Written request:
Starting from the line containing "Is point 239,369", write out every remaining line exactly, the last one included.

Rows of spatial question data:
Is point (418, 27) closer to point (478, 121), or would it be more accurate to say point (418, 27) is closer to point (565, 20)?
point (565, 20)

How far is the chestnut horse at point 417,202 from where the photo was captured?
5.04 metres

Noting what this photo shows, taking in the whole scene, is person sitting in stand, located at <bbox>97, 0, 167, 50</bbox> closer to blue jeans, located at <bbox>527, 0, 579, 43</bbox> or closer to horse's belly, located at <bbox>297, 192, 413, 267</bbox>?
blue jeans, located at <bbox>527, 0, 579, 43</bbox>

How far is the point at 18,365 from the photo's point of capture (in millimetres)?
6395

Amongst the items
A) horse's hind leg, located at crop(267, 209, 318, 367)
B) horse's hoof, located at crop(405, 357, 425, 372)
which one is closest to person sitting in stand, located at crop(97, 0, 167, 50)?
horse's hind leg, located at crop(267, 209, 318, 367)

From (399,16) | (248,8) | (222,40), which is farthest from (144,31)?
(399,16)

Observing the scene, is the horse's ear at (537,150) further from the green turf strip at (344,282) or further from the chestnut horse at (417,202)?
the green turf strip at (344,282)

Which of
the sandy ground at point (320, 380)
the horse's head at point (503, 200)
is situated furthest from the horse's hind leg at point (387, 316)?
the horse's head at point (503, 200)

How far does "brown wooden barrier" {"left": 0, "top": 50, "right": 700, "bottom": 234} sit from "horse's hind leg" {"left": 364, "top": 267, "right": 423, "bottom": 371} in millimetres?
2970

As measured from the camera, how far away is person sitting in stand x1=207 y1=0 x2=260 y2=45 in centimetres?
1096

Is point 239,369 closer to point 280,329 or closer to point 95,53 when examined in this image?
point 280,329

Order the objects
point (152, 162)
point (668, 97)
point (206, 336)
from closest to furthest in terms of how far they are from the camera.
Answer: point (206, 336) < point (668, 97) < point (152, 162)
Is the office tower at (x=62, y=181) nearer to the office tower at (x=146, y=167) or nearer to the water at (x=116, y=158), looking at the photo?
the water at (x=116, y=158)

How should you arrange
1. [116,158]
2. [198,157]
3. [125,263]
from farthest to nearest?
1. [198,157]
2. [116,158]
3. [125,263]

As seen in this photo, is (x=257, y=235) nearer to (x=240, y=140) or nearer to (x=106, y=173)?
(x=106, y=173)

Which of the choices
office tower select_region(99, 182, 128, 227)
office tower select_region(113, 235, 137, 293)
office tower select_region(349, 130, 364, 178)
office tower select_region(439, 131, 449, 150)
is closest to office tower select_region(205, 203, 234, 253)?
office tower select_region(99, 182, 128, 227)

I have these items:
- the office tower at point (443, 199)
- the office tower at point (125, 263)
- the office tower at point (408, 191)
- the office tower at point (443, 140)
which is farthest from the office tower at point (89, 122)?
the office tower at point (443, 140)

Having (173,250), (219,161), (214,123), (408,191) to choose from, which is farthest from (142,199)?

Response to the task:
Is point 239,369 closer to point 280,329 or closer to point 95,53 when examined in this image?
point 280,329

Order the objects
point (152, 162)
point (668, 97)
point (206, 336)
from closest to furthest in terms of how far they are from the camera.
Answer: point (206, 336) < point (668, 97) < point (152, 162)
Is the office tower at (x=62, y=181) nearer to the office tower at (x=146, y=167) or nearer to the water at (x=116, y=158), looking at the photo?
the water at (x=116, y=158)

How should you arrange
1. [116,158]
2. [198,157]
3. [125,263]
from farthest to nearest?
1. [198,157]
2. [116,158]
3. [125,263]

As seen in this photo, is (x=257, y=235) nearer to (x=240, y=140) or nearer to (x=106, y=173)?
(x=106, y=173)

Which of the choices
office tower select_region(99, 182, 128, 227)
office tower select_region(113, 235, 137, 293)
office tower select_region(349, 130, 364, 178)
office tower select_region(439, 131, 449, 150)
is closest to office tower select_region(205, 203, 234, 253)?
office tower select_region(99, 182, 128, 227)

I have these items:
- the office tower at point (443, 199)
- the office tower at point (125, 263)
- the office tower at point (408, 191)
- the office tower at point (443, 140)
which is farthest from the office tower at point (89, 122)?
the office tower at point (443, 140)

Having (173,250), (219,161), (214,123), (408,191) to choose from, which is farthest from (142,199)?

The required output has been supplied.